■ **Text shown**

■ ■ ■

Building Engineering


Building engineering is an emerging engineering discipline, better known in the US as architectural engineering, that offers a general engineering approach to the planning, design, construction, operation, renovation, and maintenance of buildings, as well as with their impacts on the surrounding environment. The discipline requires pertinent knowledge integrated from traditional well-established disciplines:

  • Civil engineering for building structures and foundation;
  • Mechanical engineering for Heating, Ventilation and Air-Conditioning system (HVAC), and for mechanical service systems;
  • Physics for building science, lighting and acoustics.
  • Electrical engineering for power distribution, control, and electrical systems;
  • Chemistry and biology for indoor air quality;
  • Architecture for form, function, building codes and specifications;
  • Economics for project management.

Building engineering students are ideally trained in all phases of the life cycle of a building, and learn to appreciate buildings as an advanced technological system requiring close integration of many sub-systems and their individual components. Technical problems and appropriate solutions are studied to improve the performance of the building in areas such as:

  • Energy efficiency, passive solar engineering, lighting and acoustics;
  • Construction management;
  • HVAC and control systems; Indoor air quality;
  • Advanced building materials; building envelope;
  • Earthquake resistance, wind effects on buildings, computer-aided design.

The building engineering graduate may work as a consulting engineer, design engineer, project manager, construction manager, cost engineer, facility manager, conservation-utility director, HVAC engineer and operation manager, process engineer, or in research and development, among other career possibilities.

■ ■ ■

■ **Work instructions**
1) From the building engineering text, reproduce word for word the stretch from "The building engineering" through "other career possibilities.".
2) According to the building engineering text, what is the discipline better known as in the US?
3) The building engineering text's opening paragraph names the parts of a building's existence that the discipline's general engineering approach covers. List all of them.

■ **Input data**
■ ■ ■

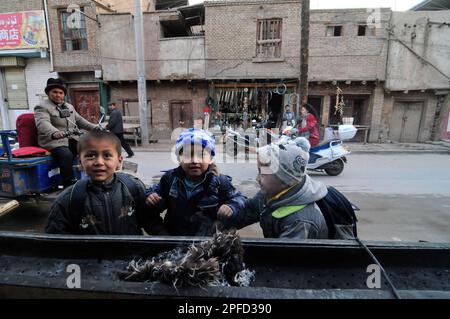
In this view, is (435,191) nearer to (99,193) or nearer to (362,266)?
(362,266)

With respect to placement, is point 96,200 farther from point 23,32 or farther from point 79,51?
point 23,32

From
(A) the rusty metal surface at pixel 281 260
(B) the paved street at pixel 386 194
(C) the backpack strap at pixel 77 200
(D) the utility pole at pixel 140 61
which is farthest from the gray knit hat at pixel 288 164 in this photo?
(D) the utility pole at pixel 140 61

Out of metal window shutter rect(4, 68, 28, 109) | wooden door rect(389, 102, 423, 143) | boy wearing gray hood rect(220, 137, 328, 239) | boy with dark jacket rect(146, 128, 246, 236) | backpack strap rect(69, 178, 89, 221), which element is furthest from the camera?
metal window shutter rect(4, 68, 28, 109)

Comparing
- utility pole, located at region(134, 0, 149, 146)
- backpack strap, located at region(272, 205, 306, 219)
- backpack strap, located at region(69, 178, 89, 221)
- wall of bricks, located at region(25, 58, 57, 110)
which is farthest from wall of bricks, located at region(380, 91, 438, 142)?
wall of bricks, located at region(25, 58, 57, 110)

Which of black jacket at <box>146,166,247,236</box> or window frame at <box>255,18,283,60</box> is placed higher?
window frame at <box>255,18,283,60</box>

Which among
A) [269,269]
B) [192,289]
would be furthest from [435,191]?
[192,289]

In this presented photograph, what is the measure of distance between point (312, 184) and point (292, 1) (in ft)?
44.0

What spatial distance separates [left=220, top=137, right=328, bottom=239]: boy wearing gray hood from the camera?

■ ■ ■

■ **Results**
1)
The building engineering graduate may work as a consulting engineer, design engineer, project manager, construction manager, cost engineer, facility manager, conservation-utility director, HVAC engineer and operation manager, process engineer, or in research and development, among other career possibilities.

2) Architectural engineering.

3) Planning, design, construction, operation, renovation, and maintenance.